# EXTRAIT À LIRE

Fernand Mourlot, lithographe

Mourlot - Matisse

Henri Matisse et Fernand Mourlot, rue de Chabrol, 1950,
photo Helène Adant

Pendant plus d'un demi-siècle Fernand Mourlot a lié son nom au renouveau de la lithographie qui a vu venir à elle, chez lui, les plus grands maîtres de notre temps. Sous la direction de Fernand Mourlot, Picasso, Matisse, Chagall, Miró, Braque, Dubuffet, Léger, Giacometti...ont enrichi leurs expressions propre et l'art contemporain d'un domaine de recherches nouveau. Avec Mourlot, et grâce à lui, la lithographie a acquis à la fois une personnalité et un avenir...

Avant la guerre de 1914, Mourlot travaillait déjà dans une imprimerie; son père, qui la dirigeait, rue Saint-Maur, l'un des quartiers les plus populaires de l'Est parisien, avait neuf enfants; Fernand fut envoyé aux machines très jeune et apprit la litho sur le tas, comme ses frères. En juin 1914, le père Mourlot passant rue de chabrol vit un écriteau "Imprimerie à vendre", il liquida ses actions de fonds russes et l'acheta. L'imprimerie Bataille produisait en dehors des pièces commerciales, des affiches de théâtre et de cabaret; Jules Mourlot avait alors deux ateliers à Paris et un autre à Créteil, installé depuis deux ans. Mais ses deux fils aînés partent pour la guerre; trois ans après leur retour, en 1921, il meurt et l'imprimerie prend le nom de Mourlot Frères; l'aîné, Georges, s'occupera de la partie commerciale, le cadet, Fernand prend le secteur artistique, un troisième frère, Maurice, peintre animalier et de natures mortes, viendra se joindre à eux plus tard.

Le domaine de Fernand Mourlot comportera l'affiche - son coup de maître est, en 1930, celle de l'exposition Delacroix où, pour la première fois, une affiche d'exposition est traitée comme une oeuvre d'art - et la litho. La litho de peintres bien entendu, alors limitée à l'illustration; les premiers artistes à venir rue de Chabrol sont Vlaminck et Utrillo; ils seront de longtemps les seuls car cet art, qui avait connu une extraordinaire fortune durant tout le XIXe siècle jusqu'aux Nabis, était depuis quelques années peu pratiqué.

L'invention d'Aloys Senefelder, à la fin du XVIIIe siècle, avait rapidement acquise des lettres de noblesse, mais les artistes qui donnèrent son rayonnement à la litho en couleurs furent après Cheret, Lautrec, Bonnard, Vuillard; c'est avec ses peintres que le langage synthétique moderne et ses couleurs franches s'imposèrent. Le coup de génie de Fernand Mourlot fut d'appeler, par le biais de l'affiche, les artistes à travailler directement sur la pierre; entre-temps il effectuait des expériences sur les encres et les couleurs lithographiques, les dosages de vernis et d'essence, la résistance des tons à la lumière. Avec les affiches réalisées d'après deux toiles de Matisse et de Bonnard pour l'exposition des Maîtres de l'Art indépendant, au Petit Palais en 1937, les ateliers Mourlot acquièrent leur pleine maîtrise.

# CONSIGNE
Quels frères Mourlot le texte sur Fernand Mourlot nomme-t-il ? Les données qui suivent n'ont aucun rapport avec le texte sur Fernand Mourlot.

# DONNÉES AFFICHÉES
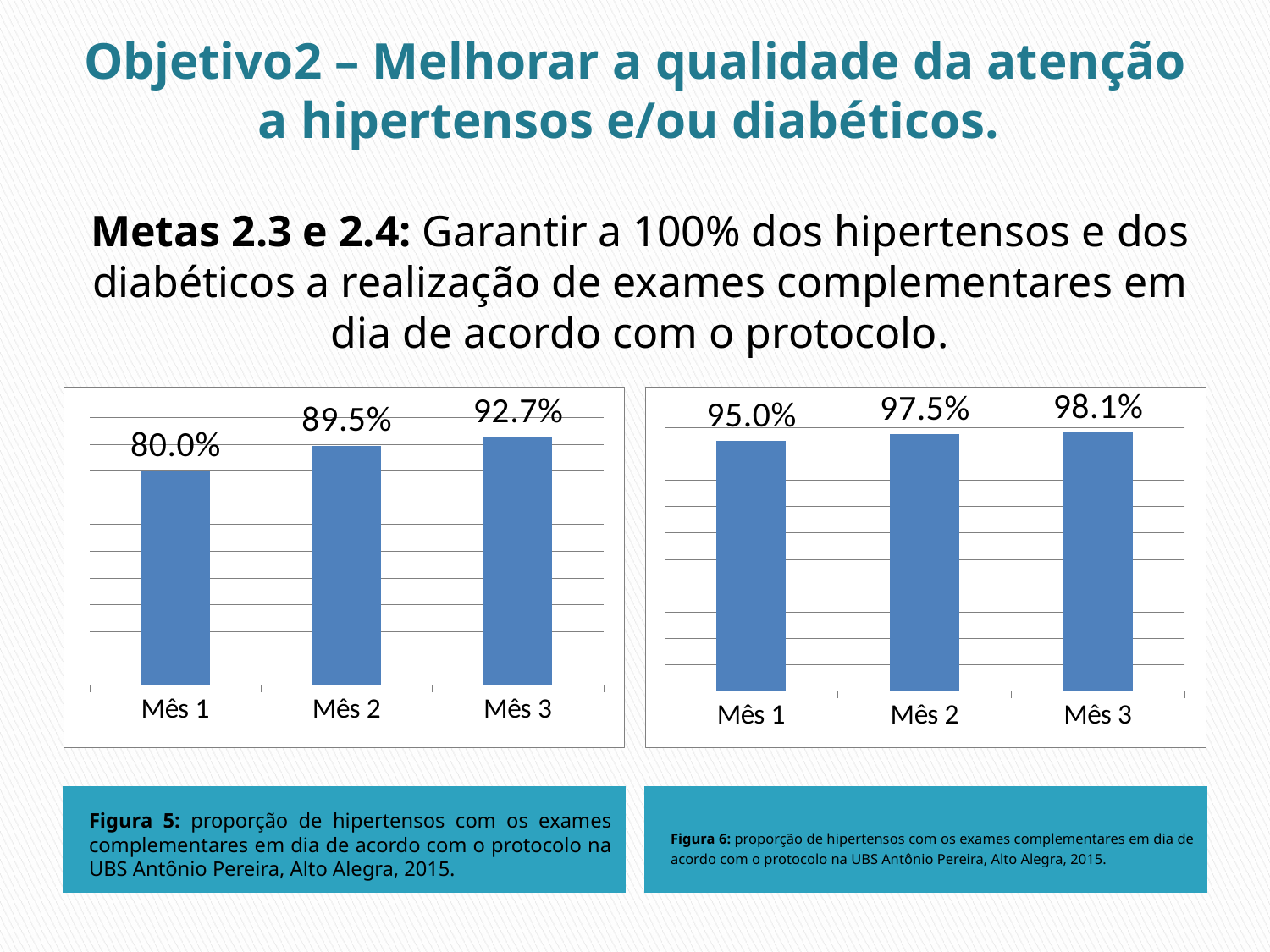
How many months are shown in the left chart (Figura 5)? 3 In the right chart (Figura 6), what is the value for Mês 3? 98.1% In the left chart (Figura 5), what is the value for Mês 3? 92.7% In the right chart (Figura 6), which month has the highest value? Mês 3 In the right chart (Figura 6), what is the difference between the values for Mês 3 and Mês 1? 3.1% In the left chart (Figura 5), what is the value for Mês 1? 80.0% In the left chart (Figura 5), do the values rise or fall from Mês 1 to Mês 3? Rise In the left chart (Figura 5), which month has the lowest value? Mês 1 What type of chart is the right chart (Figura 6)? Bar chart In the right chart (Figura 6), what is the value for Mês 2? 97.5% In the left chart (Figura 5), what is the difference between the values for Mês 2 and Mês 1? 9.5% Which is larger: the Mês 1 value in the left chart (Figura 5) or the Mês 1 value in the right chart (Figura 6)? Right chart (Figura 6)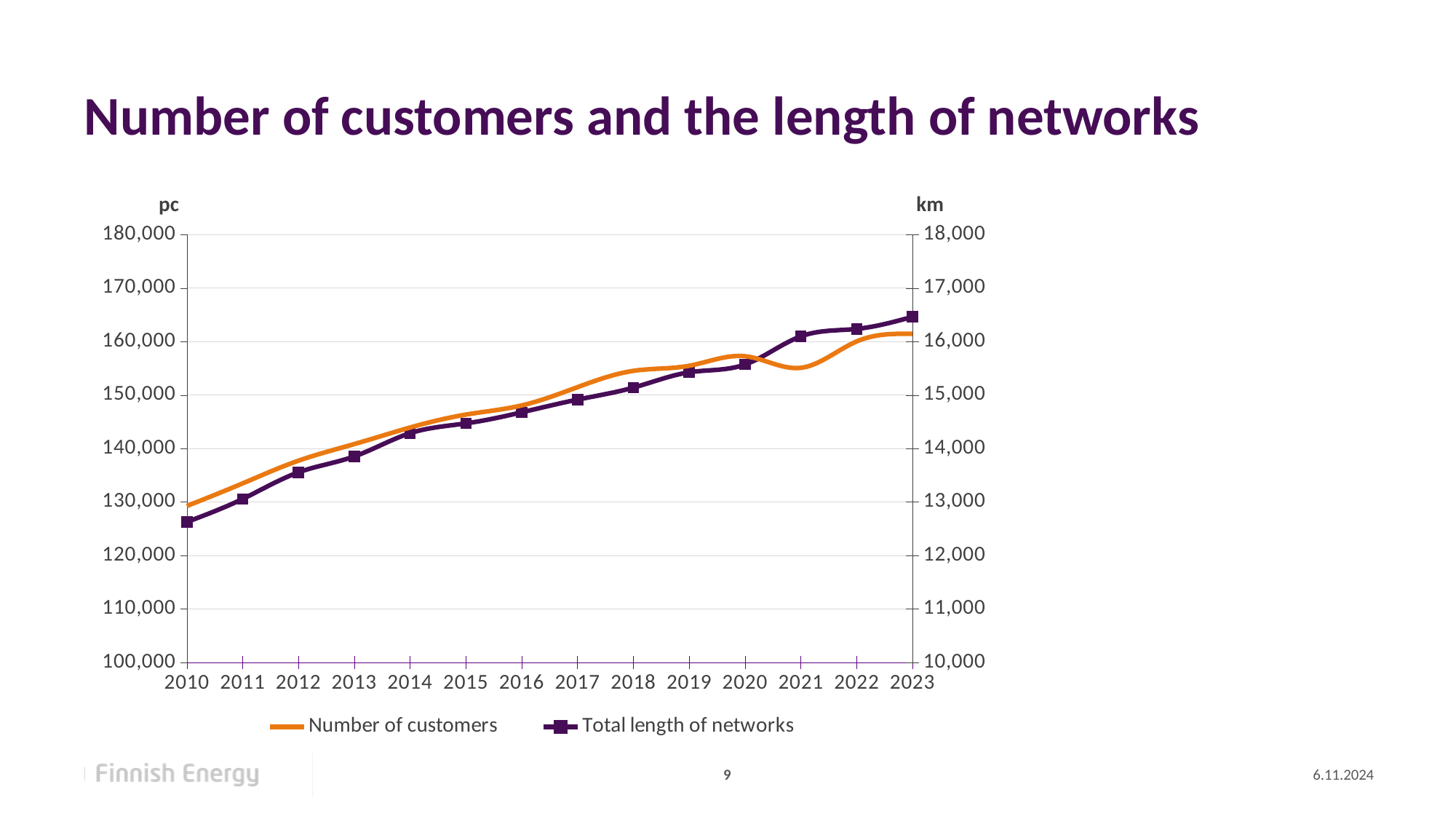
Is the Total length of networks in 2010 greater or less than 13,000? less What unit is shown on the right-hand axis? km How many series does the legend list? 2 Does the Number of customers rise or fall from 2010 to 2023? Rise Is the Number of customers in 2018 greater or less than 150,000? greater In which year is the Number of customers lowest? 2010 Is the Total length of networks in 2023 greater or less than 16,000? greater In which year is the Total length of networks highest? 2023 How many years are plotted along the x axis? 14 Does the Total length of networks rise or fall from 2010 to 2023? Rise What kind of chart is shown on the slide? Line chart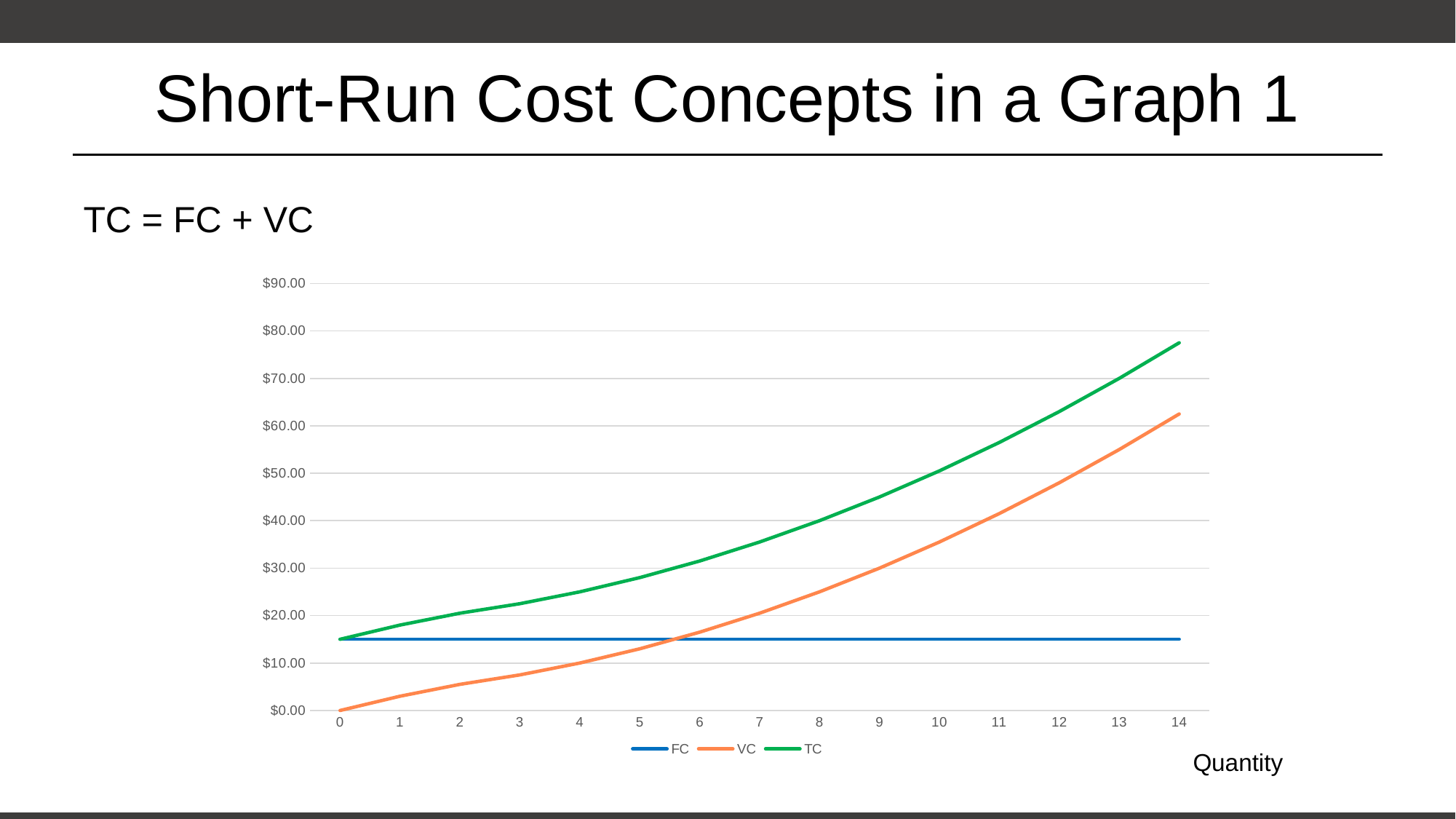
Which series has the lowest value at quantity 14? FC Which series has the highest value at quantity 14? TC Is the value of TC at quantity 14 greater or less than $70.00? greater What label is shown for the x axis of the chart? Quantity Does the FC line rise, fall, or stay flat as quantity increases? stays flat How many series does the chart's legend list? 3 Is the value of VC at quantity 14 greater or less than $70.00? less Does the VC line rise or fall as quantity increases? rises What kind of chart is shown on the slide? line chart Is the value of FC at quantity 10 greater or less than $20.00? less What is the value of VC at quantity 0? $0.00 How many quantity values are plotted along the x axis? 15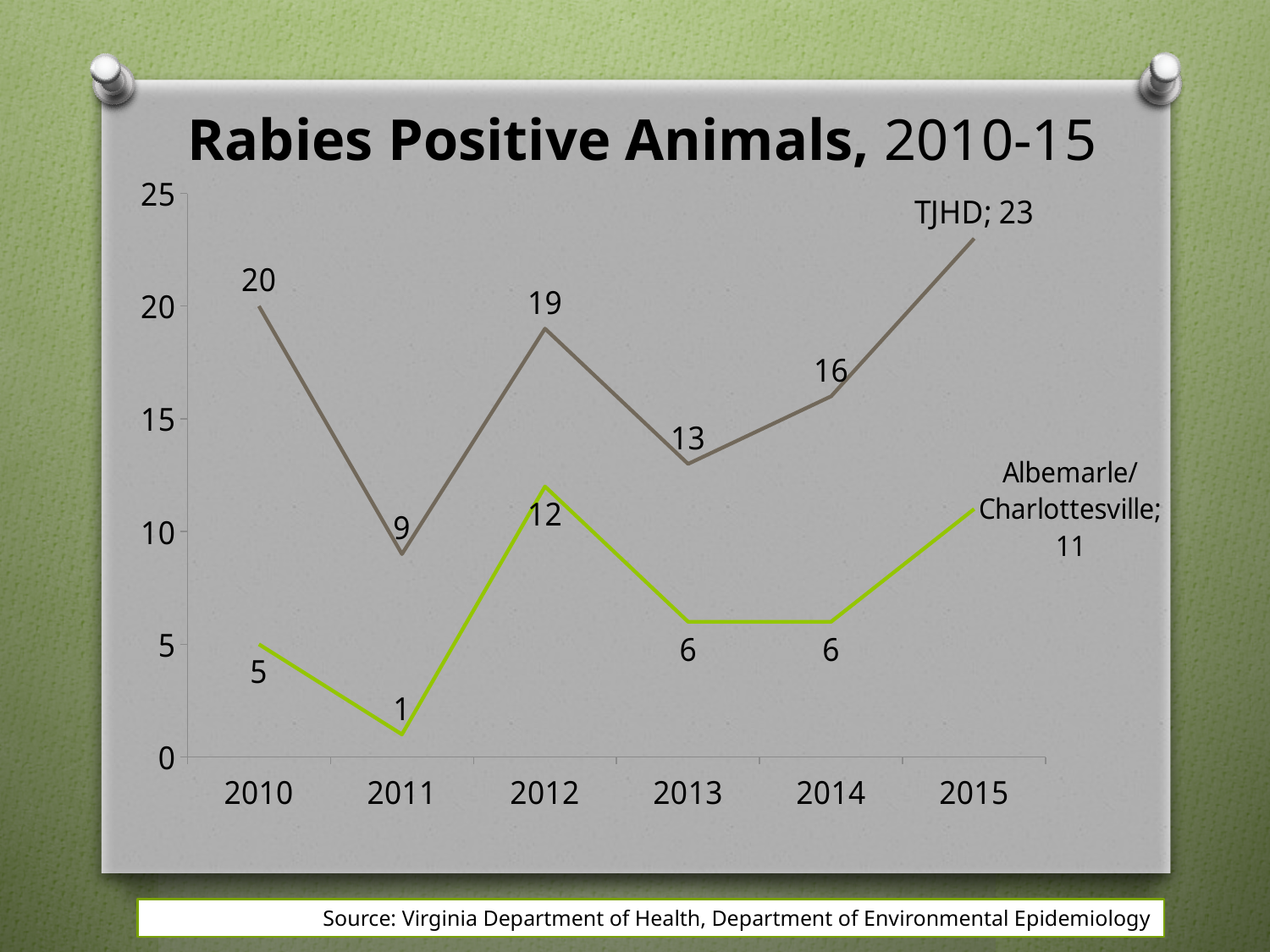
How many series are plotted on the chart? 2 What is the TJHD value for 2013? 13 What is the title of the chart? Rabies Positive Animals, 2010-15 What is the difference between the TJHD and Albemarle/Charlottesville values in 2012? 7 Does the TJHD series rise or fall from 2013 to 2015? Rise Which is larger, the TJHD value in 2010 or the TJHD value in 2012? 2010 What is the TJHD value for 2015? 23 What is the Albemarle/Charlottesville value for 2011? 1 What kind of chart is shown on the slide? Line chart In which year is the Albemarle/Charlottesville series at its lowest? 2011 How many years are shown on the x axis? 6 In which year is the TJHD series at its highest? 2015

# RÉPONSE
Georges, Fernand et Maurice.